What parents need to know
Parents Need to Know
Parents need to know that the game has its fair share of violence, as players are tackled and slammed to the ground on just about every play. There are no referees or rules to keep the play clean. The violence is unrealistic: When players are knocked down, they quickly bounce up without a scuff or stain on their jersey. There is also plenty of "smack" talk between players, but it's all in good fun --there is no profanity.
What's it about?
By taking the traditional NFL game played in large stadiums and moving it to the streets, EA Sports has created a new brand of smash mouth football with the release of NFL STREET. Players choose their team of seven from real NFL rosters and a stellar legends lineup. Like sandlot football, you'll find no refs and no rules to keep the play clean.
NFL Street allows players to choose from seven unique playing fields that include such destinations as a sandy beach and a park full of obstacles. The create-a-team and create-a-player modes give players the ability to create their own version of a NFL player and team.
Is it any good?
The only downside is that players won't have a prayer of winning when they take on one of the pre-selected teams. The process is also very time-consuming, as players have to pick out everything from uniforms, accessories, colors and team logos. But overall, the game provides hours of entertainment for players of all ages.
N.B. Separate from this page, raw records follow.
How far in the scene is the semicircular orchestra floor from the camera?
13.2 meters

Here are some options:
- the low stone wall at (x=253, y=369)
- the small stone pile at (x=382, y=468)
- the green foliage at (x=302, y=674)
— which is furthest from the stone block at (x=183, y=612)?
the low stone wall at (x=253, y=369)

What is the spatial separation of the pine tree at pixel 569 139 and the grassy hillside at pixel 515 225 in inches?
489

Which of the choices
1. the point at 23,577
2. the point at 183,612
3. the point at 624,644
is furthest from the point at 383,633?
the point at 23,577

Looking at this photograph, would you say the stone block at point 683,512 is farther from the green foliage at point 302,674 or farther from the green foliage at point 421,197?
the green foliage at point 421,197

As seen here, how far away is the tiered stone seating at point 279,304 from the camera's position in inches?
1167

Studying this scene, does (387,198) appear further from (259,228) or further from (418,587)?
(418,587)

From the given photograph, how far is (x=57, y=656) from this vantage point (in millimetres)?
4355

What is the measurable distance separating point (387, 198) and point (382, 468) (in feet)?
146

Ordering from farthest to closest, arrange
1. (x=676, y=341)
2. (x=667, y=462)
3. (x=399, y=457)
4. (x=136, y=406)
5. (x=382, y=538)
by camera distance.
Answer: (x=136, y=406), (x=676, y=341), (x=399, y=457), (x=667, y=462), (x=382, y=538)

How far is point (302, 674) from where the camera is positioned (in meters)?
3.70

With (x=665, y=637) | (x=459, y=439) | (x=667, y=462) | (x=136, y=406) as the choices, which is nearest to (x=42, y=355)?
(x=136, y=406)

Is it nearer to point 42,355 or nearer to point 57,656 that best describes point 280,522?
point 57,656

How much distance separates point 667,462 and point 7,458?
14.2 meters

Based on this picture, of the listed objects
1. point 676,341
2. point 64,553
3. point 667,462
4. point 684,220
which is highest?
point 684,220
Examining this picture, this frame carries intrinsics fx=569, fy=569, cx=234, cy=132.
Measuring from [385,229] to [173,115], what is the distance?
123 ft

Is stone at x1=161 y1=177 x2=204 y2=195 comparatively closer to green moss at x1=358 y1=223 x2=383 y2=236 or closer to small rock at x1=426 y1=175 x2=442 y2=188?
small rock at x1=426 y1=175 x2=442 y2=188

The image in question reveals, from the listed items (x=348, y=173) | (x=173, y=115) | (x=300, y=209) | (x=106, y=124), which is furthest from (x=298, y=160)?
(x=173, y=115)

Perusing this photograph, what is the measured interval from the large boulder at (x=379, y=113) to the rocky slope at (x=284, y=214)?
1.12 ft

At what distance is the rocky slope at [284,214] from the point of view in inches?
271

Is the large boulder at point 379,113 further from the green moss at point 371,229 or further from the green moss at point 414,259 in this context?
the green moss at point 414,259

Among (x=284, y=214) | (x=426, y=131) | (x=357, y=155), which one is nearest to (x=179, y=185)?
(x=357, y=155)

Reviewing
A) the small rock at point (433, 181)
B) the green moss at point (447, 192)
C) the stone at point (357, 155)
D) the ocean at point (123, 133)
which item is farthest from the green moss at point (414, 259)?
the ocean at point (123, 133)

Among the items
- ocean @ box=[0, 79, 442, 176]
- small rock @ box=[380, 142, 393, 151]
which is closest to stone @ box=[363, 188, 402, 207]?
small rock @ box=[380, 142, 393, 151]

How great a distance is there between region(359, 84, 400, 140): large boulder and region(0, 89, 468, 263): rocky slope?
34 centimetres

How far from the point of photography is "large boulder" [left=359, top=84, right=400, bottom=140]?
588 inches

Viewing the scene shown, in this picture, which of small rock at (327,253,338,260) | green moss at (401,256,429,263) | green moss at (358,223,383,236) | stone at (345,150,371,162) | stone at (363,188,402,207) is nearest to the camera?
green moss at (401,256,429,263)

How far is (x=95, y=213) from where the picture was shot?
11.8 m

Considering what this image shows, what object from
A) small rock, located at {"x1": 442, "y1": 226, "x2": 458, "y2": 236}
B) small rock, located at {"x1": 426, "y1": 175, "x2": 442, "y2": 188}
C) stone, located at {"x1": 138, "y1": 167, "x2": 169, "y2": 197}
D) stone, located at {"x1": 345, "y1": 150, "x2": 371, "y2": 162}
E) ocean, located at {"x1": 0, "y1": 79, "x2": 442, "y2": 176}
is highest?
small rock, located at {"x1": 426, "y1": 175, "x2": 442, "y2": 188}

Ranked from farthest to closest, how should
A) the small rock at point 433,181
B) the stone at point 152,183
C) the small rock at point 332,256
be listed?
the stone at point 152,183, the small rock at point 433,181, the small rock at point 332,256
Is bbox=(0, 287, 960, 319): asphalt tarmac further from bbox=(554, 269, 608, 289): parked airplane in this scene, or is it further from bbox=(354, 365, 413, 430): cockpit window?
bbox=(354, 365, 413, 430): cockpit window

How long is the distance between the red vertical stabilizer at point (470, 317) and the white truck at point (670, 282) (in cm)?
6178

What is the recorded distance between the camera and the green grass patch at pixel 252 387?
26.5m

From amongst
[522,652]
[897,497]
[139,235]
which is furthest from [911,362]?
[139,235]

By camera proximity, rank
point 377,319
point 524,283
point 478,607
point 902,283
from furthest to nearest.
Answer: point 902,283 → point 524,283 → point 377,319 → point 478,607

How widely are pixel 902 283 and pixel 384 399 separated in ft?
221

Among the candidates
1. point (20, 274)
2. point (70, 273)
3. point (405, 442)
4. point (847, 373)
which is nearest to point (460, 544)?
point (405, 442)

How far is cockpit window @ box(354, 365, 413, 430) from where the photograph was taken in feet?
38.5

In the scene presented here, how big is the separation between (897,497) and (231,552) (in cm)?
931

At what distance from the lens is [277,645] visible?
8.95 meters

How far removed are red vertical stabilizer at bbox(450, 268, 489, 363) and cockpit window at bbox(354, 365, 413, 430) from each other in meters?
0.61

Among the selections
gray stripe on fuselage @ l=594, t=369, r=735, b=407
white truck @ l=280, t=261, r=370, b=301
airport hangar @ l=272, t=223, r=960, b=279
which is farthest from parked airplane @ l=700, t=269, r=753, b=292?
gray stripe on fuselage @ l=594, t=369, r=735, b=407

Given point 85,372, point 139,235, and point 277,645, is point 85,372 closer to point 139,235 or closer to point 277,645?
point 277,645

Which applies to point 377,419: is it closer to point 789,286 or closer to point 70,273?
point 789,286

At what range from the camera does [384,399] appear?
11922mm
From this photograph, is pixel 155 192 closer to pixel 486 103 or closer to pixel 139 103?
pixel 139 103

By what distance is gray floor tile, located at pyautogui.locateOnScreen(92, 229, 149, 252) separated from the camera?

Players do strut around the field with a lot of attitude, and smack-talking is a big part of the game. Violence is also an issue as players are slammed to the playing surface on a regular basis. However, they quickly bounce back up and show no signs of injury, which presents another issue: younger kids may get the idea that you cannot get hurt when playing football. You might want to give them a reality check here.
Families can talk about...
Families can talk about the violence in the game. You may want to point out to your kids that real football players often are seriously injured, and make sure kids understand that if they attempt these same moves at recess, they could really hurt themselves.